Start of Task material
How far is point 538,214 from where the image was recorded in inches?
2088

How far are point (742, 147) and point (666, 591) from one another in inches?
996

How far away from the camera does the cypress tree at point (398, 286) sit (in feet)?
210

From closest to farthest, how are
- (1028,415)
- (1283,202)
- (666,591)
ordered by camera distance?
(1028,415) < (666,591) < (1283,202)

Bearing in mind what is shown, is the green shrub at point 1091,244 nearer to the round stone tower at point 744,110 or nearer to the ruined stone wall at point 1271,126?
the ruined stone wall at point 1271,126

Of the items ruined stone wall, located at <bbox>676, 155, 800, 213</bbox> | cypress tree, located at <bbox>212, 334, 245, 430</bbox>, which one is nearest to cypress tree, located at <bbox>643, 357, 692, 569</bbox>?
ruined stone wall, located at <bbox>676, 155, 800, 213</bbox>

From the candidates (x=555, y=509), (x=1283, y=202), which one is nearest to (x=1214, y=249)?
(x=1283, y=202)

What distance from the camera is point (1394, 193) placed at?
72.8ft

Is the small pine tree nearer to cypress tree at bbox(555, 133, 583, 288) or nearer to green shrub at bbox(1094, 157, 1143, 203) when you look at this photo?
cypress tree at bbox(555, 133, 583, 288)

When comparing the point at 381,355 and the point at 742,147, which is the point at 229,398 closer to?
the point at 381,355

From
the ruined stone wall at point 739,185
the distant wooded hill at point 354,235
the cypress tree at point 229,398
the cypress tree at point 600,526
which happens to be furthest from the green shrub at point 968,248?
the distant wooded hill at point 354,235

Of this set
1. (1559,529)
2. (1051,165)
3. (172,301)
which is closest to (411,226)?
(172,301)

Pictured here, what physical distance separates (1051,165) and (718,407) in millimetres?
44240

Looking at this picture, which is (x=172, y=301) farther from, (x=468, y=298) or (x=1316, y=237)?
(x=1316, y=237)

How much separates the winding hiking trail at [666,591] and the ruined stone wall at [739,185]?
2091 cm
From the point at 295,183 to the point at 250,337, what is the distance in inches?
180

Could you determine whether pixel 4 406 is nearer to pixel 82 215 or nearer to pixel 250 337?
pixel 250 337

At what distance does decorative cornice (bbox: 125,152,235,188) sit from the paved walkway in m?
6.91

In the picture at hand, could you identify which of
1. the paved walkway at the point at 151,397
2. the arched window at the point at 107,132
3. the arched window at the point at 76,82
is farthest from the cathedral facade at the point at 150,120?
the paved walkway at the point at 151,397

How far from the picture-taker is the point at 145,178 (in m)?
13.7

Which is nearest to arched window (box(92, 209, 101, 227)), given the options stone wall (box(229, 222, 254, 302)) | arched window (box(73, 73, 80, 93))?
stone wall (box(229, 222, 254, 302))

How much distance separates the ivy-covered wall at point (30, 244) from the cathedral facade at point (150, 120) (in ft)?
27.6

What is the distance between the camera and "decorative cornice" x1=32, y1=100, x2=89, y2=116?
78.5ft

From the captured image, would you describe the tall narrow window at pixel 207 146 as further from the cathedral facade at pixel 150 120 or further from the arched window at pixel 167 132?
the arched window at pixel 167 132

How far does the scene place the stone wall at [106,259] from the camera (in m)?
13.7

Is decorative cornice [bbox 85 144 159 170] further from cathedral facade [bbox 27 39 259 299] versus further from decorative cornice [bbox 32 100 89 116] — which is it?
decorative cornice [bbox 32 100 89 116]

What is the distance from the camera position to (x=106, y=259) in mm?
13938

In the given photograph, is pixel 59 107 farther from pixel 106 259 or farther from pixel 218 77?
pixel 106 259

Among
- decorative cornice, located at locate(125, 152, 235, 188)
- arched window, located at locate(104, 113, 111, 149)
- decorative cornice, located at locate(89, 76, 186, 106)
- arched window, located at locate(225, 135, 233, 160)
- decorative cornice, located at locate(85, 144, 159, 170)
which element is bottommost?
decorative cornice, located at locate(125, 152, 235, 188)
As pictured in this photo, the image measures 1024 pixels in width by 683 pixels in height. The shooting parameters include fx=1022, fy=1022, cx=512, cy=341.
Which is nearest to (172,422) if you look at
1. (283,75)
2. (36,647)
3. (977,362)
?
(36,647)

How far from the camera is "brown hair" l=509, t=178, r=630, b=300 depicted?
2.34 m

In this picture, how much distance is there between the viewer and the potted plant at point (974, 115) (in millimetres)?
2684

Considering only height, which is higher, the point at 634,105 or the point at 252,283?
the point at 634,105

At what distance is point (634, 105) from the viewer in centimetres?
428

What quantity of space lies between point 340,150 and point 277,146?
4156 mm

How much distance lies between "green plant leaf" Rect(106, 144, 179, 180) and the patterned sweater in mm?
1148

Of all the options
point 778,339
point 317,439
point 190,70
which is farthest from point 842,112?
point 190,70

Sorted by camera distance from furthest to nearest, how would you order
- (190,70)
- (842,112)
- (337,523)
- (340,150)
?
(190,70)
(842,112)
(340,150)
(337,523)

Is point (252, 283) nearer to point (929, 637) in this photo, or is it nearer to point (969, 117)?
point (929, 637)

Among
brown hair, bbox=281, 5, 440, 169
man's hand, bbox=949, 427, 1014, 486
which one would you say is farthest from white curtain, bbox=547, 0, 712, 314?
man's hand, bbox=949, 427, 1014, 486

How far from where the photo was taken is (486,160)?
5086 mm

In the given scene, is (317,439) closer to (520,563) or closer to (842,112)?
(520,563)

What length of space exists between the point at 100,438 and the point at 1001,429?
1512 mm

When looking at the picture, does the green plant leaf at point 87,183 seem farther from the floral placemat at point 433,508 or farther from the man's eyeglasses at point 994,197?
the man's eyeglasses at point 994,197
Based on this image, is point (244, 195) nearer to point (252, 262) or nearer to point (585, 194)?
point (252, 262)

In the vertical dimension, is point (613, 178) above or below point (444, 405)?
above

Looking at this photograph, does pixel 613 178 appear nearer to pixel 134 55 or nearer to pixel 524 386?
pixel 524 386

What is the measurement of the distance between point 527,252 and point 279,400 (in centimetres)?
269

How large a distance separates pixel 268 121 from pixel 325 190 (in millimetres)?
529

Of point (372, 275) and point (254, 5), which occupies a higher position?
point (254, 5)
End of Task material
Work instructions:
Reproduce the records verbatim, starting with the line that contains "Sorted by camera" and continuing through the final line of the records, with both of those lines included.

Right answer:
Sorted by camera distance from furthest to nearest, how would you order
- (190,70)
- (842,112)
- (337,523)
- (340,150)
?
(190,70)
(842,112)
(340,150)
(337,523)

Is point (252, 283) nearer to point (929, 637) in this photo, or is it nearer to point (969, 117)?
point (929, 637)

Among
brown hair, bbox=281, 5, 440, 169
man's hand, bbox=949, 427, 1014, 486
which one would you say is farthest from white curtain, bbox=547, 0, 712, 314?
man's hand, bbox=949, 427, 1014, 486

How far from where the photo was taken is (486,160)?
5086 mm

In the given scene, is (317,439) closer to (520,563) or closer to (842,112)?
(520,563)

What length of space exists between the point at 100,438 and the point at 1001,429?
1512 mm

When looking at the picture, does the green plant leaf at point 87,183 seem farther from the floral placemat at point 433,508 or farther from the man's eyeglasses at point 994,197?
the man's eyeglasses at point 994,197
Based on this image, is point (244, 195) nearer to point (252, 262) or nearer to point (585, 194)?
point (252, 262)

In the vertical dimension, is point (613, 178) above or below point (444, 405)?
above

Looking at this photograph, does pixel 613 178 appear nearer to pixel 134 55 or nearer to pixel 524 386?
pixel 524 386

What is the measurement of the distance between point 527,252 and point 279,400 (in centimetres)?
269

How large a distance separates pixel 268 121 from pixel 325 190 (in millimetres)?
529

Of point (372, 275) and point (254, 5), which occupies a higher position?
point (254, 5)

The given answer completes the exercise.